Cette culture universitaire a conduit à une méfiance envers le marché, perçu comme un système exploitant le savoir au profit d’intérêts privés. Ainsi, certains défenseurs du logiciel libre préfèrent voir un contrôle réglementaire accru, par l’état, plutôt qu’une autorégulation par le marché.
4. Opposition aux monopoles privés, mais tolérance aux monopoles publics
Un des arguments majeurs des défenseurs du logiciel libre est leur opposition aux monopoles privés, notamment ceux des GAFAM (Google, Apple, Facebook, Amazon, Microsoft). Pourtant, beaucoup de ces mêmes militants acceptent voire défendent les monopoles étatiques, qu’il s’agisse de la régulation du web, des systèmes de taxation ou de la gestion de la donnée publique.
Cette contradiction est particulièrement visible lorsqu’ils exigent que les gouvernements imposent des restrictions sur le marché technologique, tout en réclamant plus d’ouverture pour les logiciels. Ils refusent que Microsoft impose ses choix à ses utilisateurs, mais trouvent normal que l’État impose ses propres règles de manière autoritaire.
5. Un rejet du modèle individualiste au profit d’une vision collectiviste
Le modèle open source repose sur une initiative individuelle : des développeurs créent et partagent leur travail volontairement, sans coercition. C’est un modèle qui s’apparente davantage à une forme de capitalisme coopératif, où chaque contributeur apporte sa pierre à l’édifice par choix personnel.
Or, de nombreux défenseurs du logiciel libre rejettent ce principe d’initiative individuelle dans d’autres sphères de la société. Ils préfèrent imposer par la force des modèles étatiques de redistribution et de régulation plutôt que de laisser les individus choisir leur mode de fonctionnement. Cette idéologie repose sur l’idée que l’initiative privée est suspecte, alors qu’en réalité, c’est précisément ce qui fait fonctionner l’open source.
6. Le paradoxe en résumé
- Ils défendent la liberté d’accès au code mais rejettent la liberté d’entreprise.
- Ils critiquent les monopoles privés, mais acceptent les monopoles publics.
- Ils célèbrent la collaboration volontaire dans le logiciel libre, mais veulent plus de contrôle et de réglementation dans l’économie.

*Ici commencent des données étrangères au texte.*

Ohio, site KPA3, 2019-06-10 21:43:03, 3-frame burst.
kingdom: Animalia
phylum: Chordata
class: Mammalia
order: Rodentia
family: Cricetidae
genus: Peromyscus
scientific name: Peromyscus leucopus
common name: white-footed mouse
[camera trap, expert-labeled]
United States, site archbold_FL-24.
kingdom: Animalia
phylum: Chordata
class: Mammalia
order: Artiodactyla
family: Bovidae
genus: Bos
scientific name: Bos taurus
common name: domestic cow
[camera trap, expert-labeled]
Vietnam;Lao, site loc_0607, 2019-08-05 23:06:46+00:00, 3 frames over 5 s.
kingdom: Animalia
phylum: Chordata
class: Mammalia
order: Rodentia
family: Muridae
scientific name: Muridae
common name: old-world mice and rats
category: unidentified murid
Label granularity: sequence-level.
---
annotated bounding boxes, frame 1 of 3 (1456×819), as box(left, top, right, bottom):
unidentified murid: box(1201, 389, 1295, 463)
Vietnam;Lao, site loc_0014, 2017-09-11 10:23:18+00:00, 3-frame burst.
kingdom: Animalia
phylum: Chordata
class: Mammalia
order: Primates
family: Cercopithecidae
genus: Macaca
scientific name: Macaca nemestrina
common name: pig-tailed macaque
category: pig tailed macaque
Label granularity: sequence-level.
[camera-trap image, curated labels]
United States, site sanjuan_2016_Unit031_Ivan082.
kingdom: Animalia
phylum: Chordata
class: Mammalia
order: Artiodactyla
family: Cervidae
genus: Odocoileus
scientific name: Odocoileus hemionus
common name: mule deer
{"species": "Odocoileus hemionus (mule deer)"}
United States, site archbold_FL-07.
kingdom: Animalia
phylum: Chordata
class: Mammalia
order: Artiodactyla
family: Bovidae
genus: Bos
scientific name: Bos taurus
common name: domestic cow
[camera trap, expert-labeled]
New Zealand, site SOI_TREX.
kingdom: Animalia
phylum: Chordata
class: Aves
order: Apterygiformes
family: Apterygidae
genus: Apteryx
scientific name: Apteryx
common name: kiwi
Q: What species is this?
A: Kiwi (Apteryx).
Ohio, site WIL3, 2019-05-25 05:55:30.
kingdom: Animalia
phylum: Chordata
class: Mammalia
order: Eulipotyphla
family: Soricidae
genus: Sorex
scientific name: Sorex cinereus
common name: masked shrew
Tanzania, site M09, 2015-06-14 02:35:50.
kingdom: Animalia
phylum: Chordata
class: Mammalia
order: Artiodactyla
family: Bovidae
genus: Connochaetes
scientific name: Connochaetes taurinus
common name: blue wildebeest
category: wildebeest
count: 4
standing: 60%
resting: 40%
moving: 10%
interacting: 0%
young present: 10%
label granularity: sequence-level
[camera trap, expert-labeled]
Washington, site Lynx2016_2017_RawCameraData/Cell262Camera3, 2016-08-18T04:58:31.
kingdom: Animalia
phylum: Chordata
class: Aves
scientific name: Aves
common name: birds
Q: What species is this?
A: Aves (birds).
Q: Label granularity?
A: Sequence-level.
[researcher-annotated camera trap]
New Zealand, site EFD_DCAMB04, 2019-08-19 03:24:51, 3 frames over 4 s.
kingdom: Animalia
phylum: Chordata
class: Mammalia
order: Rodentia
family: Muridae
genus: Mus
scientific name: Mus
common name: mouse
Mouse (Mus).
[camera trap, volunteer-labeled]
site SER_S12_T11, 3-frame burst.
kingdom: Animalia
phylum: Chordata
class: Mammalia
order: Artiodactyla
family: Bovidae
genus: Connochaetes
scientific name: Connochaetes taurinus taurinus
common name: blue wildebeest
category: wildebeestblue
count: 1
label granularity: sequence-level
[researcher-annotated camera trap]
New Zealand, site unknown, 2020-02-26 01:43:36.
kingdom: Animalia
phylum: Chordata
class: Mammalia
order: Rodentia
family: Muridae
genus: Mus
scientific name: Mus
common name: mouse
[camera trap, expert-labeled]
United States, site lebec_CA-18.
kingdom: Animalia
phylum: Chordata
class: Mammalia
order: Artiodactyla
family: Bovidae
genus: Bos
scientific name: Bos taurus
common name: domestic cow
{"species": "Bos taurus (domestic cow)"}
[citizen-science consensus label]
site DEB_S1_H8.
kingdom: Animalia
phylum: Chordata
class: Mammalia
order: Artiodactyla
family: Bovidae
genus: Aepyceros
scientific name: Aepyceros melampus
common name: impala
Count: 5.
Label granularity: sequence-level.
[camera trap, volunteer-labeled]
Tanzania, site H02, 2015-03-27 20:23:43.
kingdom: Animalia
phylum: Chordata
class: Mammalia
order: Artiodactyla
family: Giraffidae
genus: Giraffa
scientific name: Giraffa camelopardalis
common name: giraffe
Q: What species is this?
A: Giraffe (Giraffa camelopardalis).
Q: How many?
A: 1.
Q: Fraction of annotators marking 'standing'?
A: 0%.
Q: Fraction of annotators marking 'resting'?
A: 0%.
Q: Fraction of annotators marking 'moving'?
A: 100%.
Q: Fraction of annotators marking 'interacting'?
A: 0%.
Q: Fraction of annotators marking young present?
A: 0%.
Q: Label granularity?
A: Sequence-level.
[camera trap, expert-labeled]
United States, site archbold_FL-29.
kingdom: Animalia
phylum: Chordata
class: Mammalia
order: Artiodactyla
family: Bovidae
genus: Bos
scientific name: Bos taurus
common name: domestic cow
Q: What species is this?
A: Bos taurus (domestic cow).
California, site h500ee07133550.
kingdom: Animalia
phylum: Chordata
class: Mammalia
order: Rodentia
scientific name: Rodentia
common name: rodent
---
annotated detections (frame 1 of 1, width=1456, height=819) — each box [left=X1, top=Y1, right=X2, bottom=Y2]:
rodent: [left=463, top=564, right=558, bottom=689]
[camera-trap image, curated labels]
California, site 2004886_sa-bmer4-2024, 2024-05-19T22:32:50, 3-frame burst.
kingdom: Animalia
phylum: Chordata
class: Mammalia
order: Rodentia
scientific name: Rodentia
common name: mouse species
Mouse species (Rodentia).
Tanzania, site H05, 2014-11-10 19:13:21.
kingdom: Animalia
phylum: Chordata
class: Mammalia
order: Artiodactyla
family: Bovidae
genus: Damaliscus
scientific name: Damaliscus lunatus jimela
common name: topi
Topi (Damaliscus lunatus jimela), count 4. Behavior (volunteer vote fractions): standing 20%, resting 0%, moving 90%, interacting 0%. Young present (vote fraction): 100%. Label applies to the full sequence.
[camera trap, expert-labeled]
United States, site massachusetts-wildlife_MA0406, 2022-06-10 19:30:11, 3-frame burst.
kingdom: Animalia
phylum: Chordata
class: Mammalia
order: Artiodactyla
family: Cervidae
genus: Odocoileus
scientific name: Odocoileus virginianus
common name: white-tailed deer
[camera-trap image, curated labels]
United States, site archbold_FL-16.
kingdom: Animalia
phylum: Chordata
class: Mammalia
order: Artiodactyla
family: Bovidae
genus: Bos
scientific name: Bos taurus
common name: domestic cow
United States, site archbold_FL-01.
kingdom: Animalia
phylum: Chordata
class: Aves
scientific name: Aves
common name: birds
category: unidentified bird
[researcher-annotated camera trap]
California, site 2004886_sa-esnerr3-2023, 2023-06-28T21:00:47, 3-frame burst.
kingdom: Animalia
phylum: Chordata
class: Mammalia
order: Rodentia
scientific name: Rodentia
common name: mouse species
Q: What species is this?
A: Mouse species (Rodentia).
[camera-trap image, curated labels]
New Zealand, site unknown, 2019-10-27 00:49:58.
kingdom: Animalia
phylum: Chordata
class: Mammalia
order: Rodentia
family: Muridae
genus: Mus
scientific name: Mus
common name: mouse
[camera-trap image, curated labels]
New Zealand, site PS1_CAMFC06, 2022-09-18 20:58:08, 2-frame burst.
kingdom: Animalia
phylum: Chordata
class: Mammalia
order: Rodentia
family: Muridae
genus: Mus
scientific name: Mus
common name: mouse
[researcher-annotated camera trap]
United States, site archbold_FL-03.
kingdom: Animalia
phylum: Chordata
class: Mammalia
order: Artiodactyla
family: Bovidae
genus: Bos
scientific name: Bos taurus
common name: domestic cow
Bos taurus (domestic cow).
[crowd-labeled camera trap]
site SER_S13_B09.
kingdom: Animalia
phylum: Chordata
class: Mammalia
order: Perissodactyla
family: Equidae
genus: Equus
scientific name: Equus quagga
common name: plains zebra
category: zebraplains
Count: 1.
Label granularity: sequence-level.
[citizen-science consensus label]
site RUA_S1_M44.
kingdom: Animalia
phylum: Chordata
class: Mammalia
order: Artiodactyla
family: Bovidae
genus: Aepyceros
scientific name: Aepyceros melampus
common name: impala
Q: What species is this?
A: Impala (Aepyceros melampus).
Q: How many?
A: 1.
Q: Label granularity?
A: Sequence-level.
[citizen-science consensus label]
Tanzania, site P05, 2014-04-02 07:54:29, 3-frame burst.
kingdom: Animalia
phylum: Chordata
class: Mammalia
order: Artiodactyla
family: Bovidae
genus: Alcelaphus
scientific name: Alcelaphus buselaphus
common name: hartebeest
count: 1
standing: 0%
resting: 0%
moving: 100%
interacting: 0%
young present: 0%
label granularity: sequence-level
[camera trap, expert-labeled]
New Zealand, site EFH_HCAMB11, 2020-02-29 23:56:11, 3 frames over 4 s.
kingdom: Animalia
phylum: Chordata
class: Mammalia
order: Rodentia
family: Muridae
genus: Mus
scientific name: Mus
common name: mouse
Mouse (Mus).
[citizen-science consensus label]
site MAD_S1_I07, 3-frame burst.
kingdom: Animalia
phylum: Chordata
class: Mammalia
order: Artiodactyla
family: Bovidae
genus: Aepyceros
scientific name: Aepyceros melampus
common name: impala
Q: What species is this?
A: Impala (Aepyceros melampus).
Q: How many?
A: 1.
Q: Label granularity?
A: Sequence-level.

- Ils veulent que les utilisateurs aient le droit de modifier leur logiciel, mais soutiennent des restrictions sur la liberté d’expression et d’échange.
Conclusion
Le logiciel libre est une preuve que l’économie du marché fonctionne : il repose sur la contribution volontaire et la coopération libre, sans coercition étatique. Pourtant, bon nombre de ses défenseurs semblent adopter une posture collectiviste qui va à l’encontre des principes mêmes qui ont fait le succès du mouvement. Comprendre ce paradoxe est essentiel pour défendre une vision cohérente de la liberté, qu’elle soit numérique, économique ou individuelle.